Companies can reward owners with their earnings power in two ways: pay cash dividends, or repurchase shares. Over time, companies that have consistently and aggressively paid cash dividends and bought back stock returned more to investors than the market average.
Some industries are better stewards of owner earnings than other industries. Let’s look at some of the biggest media companies, and how they’re enriching shareholders.
Media buyback binge
These companies have not only repurchased more than 5% of outstanding shares in the past year, but they have plans to buyback even more of their existing stock:
Viacom, Inc. (NASDAQ:VIAB)
When it comes to cable, Viacom, Inc. (NASDAQ:VIAB) simply gets it. The company owns a variety of cable networks, from which it generates substantial monthly subscription fees. The company’s premier asset is its Nickelodeon network, which takes the cake for the largest child audience and consistently posts impressive ratings. Most of the company’s revenue comes from cable channels targeting a younger audience. Viacom, Inc. (NASDAQ:VIAB) also owns MTV and Comedy Central.
While Netflix, Inc. (NASDAQ:NFLX) and Amazon.com, Inc. (NASDAQ:AMZN) try to take the TV online, Viacom, Inc. (NASDAQ:VIAB) has a powerful position as a content creator.
Philippe Dauman is one of the most shareholder-friendly CEOs out there. In 2011, he laid out his plan, one which would return as much as $20 billion to shareholders in the form of dividends and repurchases. Viacom, Inc. (NASDAQ:VIAB) is delivering on that promise. As of January, the company had $3.3 billion remaining in its authorization. Since 2009, total diluted share count fell by nearly one-sixth from 608 million to 514 million shares.
Time Warner Inc. (NYSE:TWX)
One of the biggest names in media, Time Warner Inc. (NYSE:TWX) has a strong portfolio in the cable business with HBO, CNN, TBS, and TNT leading the charge for affiliate revenue.
Time Warner Inc. (NYSE:TWX)’s assets generate impressive earnings.

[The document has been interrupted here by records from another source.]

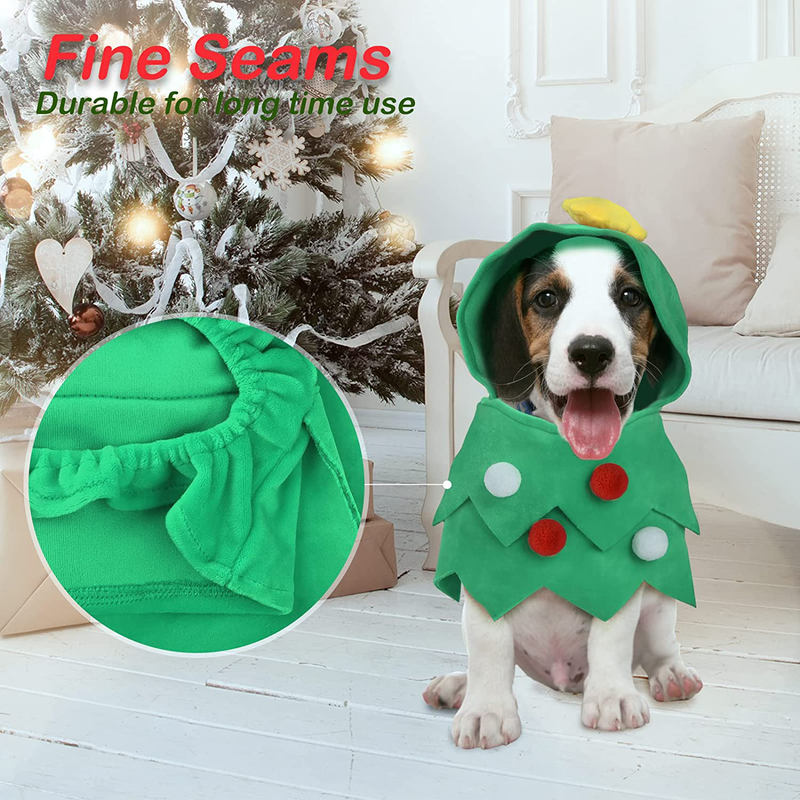 Joogee Christmas Day Dog Costume, Merry Christmas Tree Costumes Cat Holiday Outfit Pet Clothes Pet Apparel Green Large Animals & Pet Supplies > Pet Supplies > Cat Supplies > Cat Apparel Joogee   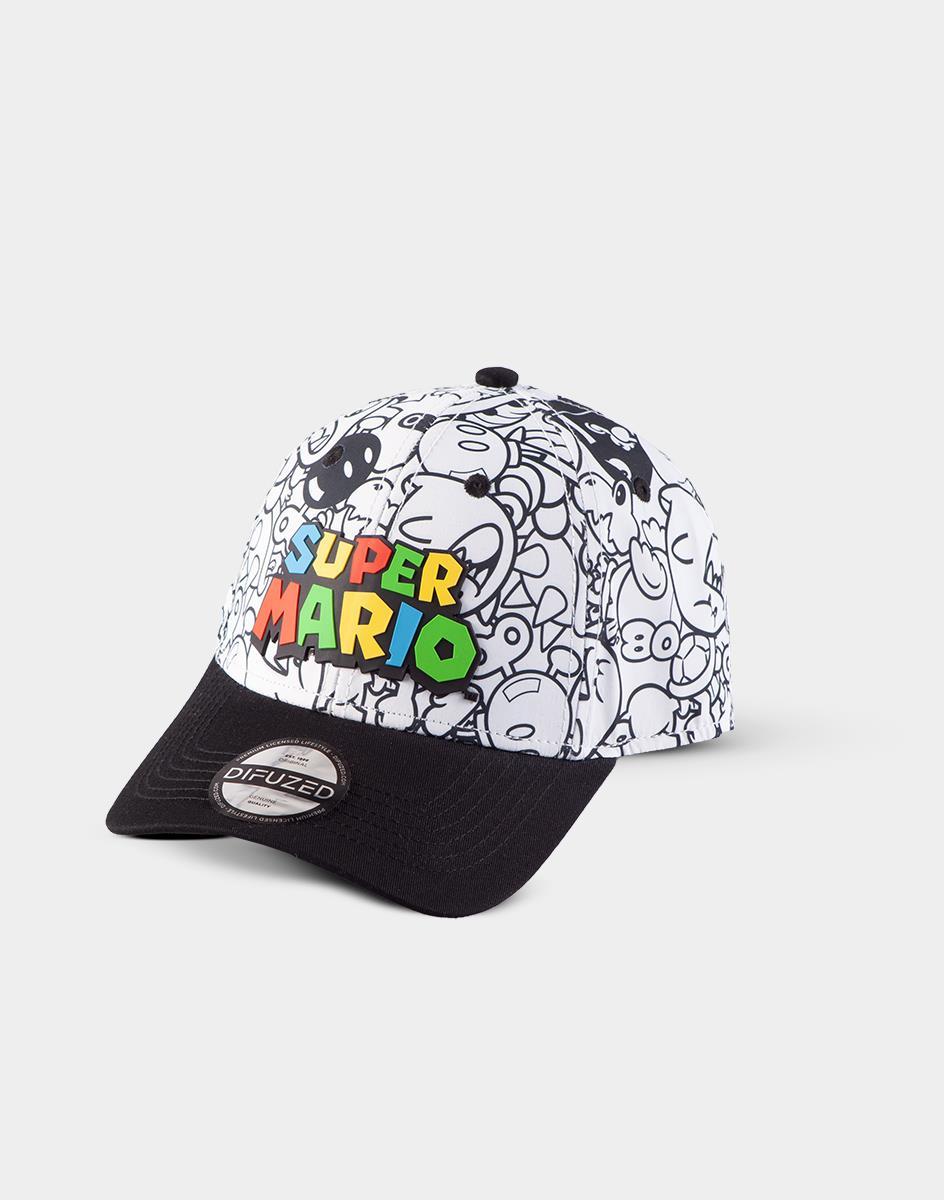 Super Mario Villains Snapback Cap - GeekCore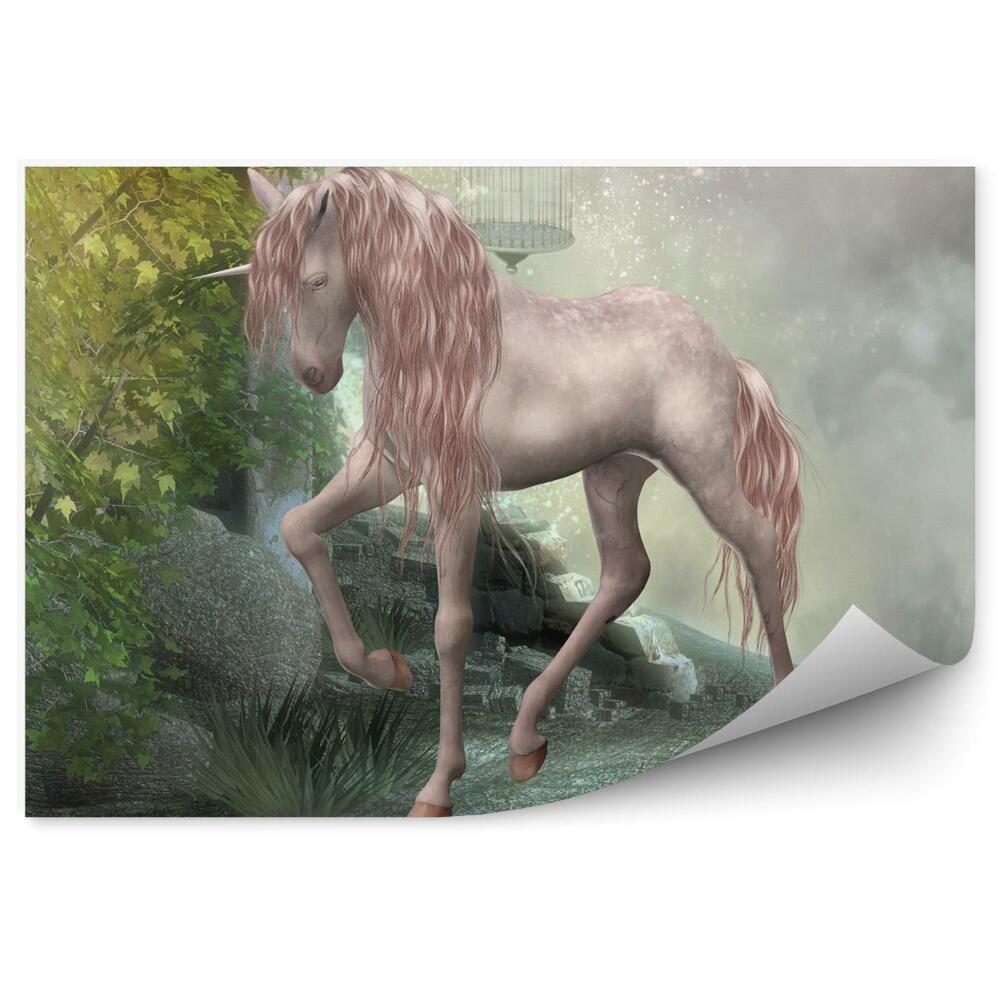 Fototapeta Jednorožec v mesačnom svetle
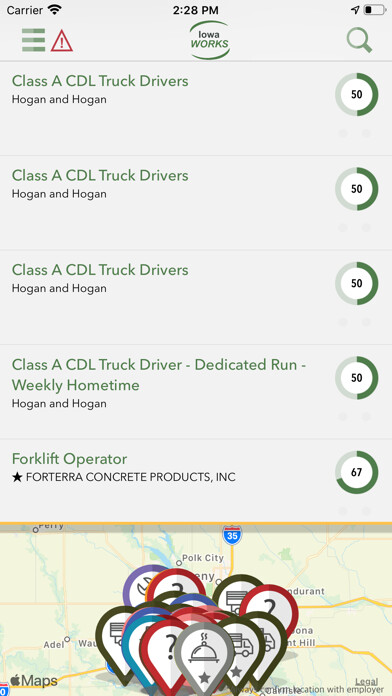 Emulate iPhone app IowaWorks using MyAndroid Emulate iPhone app IowaWorks using MyAndroid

The company owns Warner Bros., which gives it access to a large library of movies that can create residual income streams in licensing the rights to streaming companies, specifically Amazon.com, Inc. (NASDAQ:AMZN), which recently signed a deal to stream Warner Bros content in Europe.
Time Warner Inc. (NYSE:TWX)’s edge is in its globally-respected programming. CNN International is available in nearly 200 countries around the world. Cable without Time Warner programming would be a tough sell – Time Warner Inc. (NYSE:TWX) has pricing power.
Share count has dwindled as the company returns cash to owners. Total shares outstanding fell from 1.145 billion in 2010 to 960 million shares in 2013, after reporting that it had purchased 16 million shares between January 1 and April 26, 2013. The buybacks aren’t over yet. A new repurchase authorization replacing previous programs allows for the company to buy back $3.132 billion in common stock.